*Artigo*:
# Primeira Comunidade de Civis na Antartica



## Carlos Dias (2 Fev 2006 às 02:29)

*Chama-se Villa Las Estrellas, Chile , fica na Ilha do Rei George no Continente Antartico. 

Vivem 14 familias de civis , tendo 80 habitantes, tem colegio, correo,supermecado e um banco. 


Latitud geográfica: 62° 12' 9" S 
Longitud geográfica: 58° 57' 42" O 

Base Aérea Antártica "Presidente Eduardo Frei M." Fuerza Aérea de Chile 

Escola :*










*A Comunidade :*


----------



## Antonio (2 Fev 2006 às 22:58)

Ena!!! Mas é neve e gelo a mais para se viver ali...     

Vou tentar localizar a ilha no mapa


----------



## Antonio (2 Fev 2006 às 23:26)

Já encontrei !


----------



## Carlos Dias (3 Fev 2006 às 00:29)

*Isso mesmo Antonio, nesta ilha do Rei George se não me engano se encontra 13 bases, inclusive uma brasileira chamada Comandante Ferraz. A media de verão fica em torno de 2ºC e do inverno -10ºC*


----------

*Enunciados*:
(A) Indique se cada afirmação está de acordo com o tópico sobre Villa Las Estrellas, respondendo sim ou não e citando as palavras do texto que o comprovam: (i) na vila vivem 14 famílias de civis; (ii) a vila não possui escola; (iii) na ilha onde fica a vila há uma base brasileira.
(B) No tópico sobre Villa Las Estrellas, por que razão Antonio considera difícil viver naquele lugar?
A listagem não é necessária para responder a nada do que aqui se pede.

*Conjunto de dados*:
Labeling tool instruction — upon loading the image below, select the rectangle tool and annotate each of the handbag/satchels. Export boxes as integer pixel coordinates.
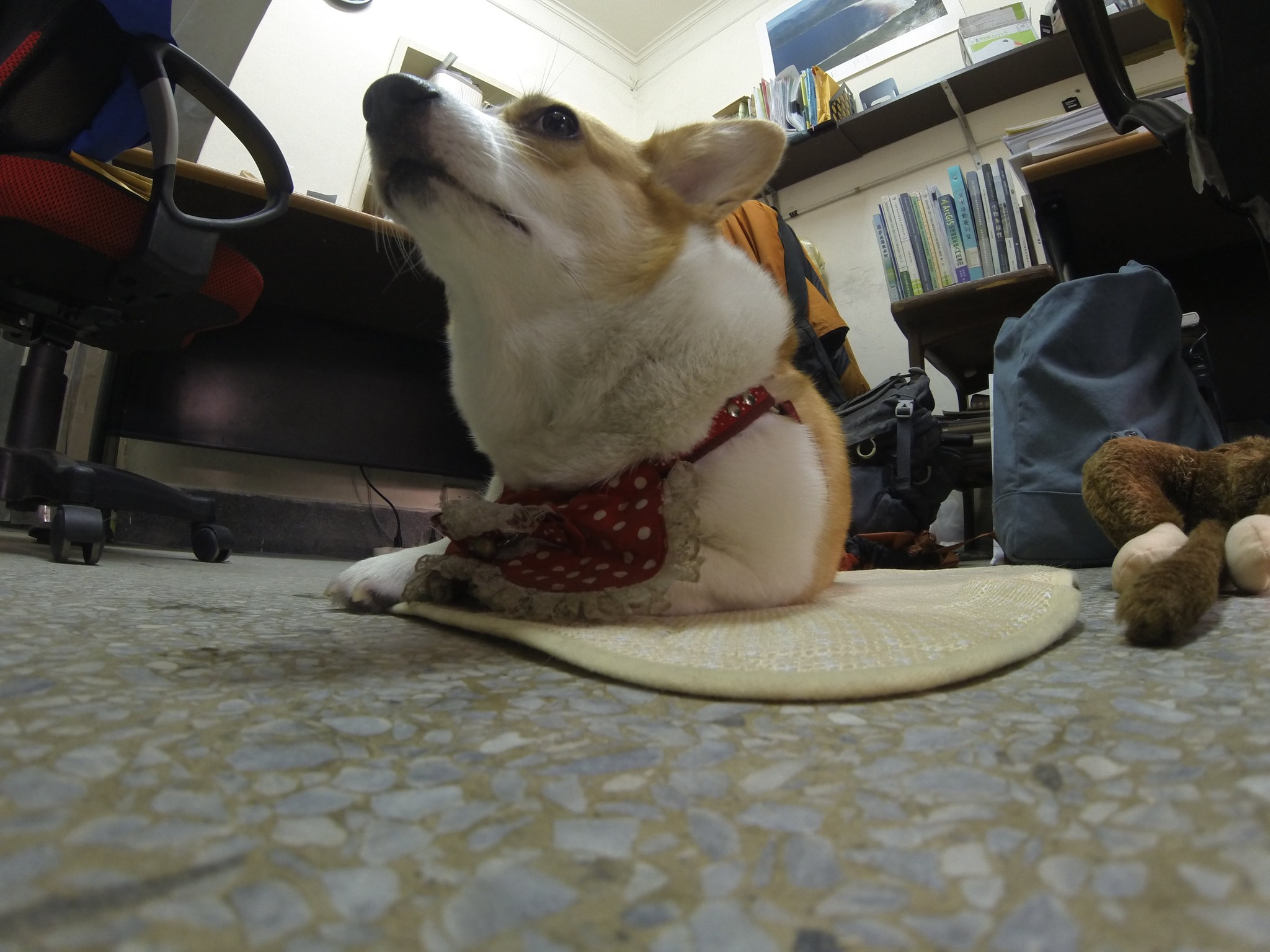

*Respostas*:
(A)
(i) Sim: "Vivem 14 familias de civis".
(ii) Não: "tem colegio, correo,supermecado e um banco".
(iii) Sim: "inclusive uma brasileira chamada Comandante Ferraz".

(B) Para Antonio, há neve e gelo a mais para se viver ali.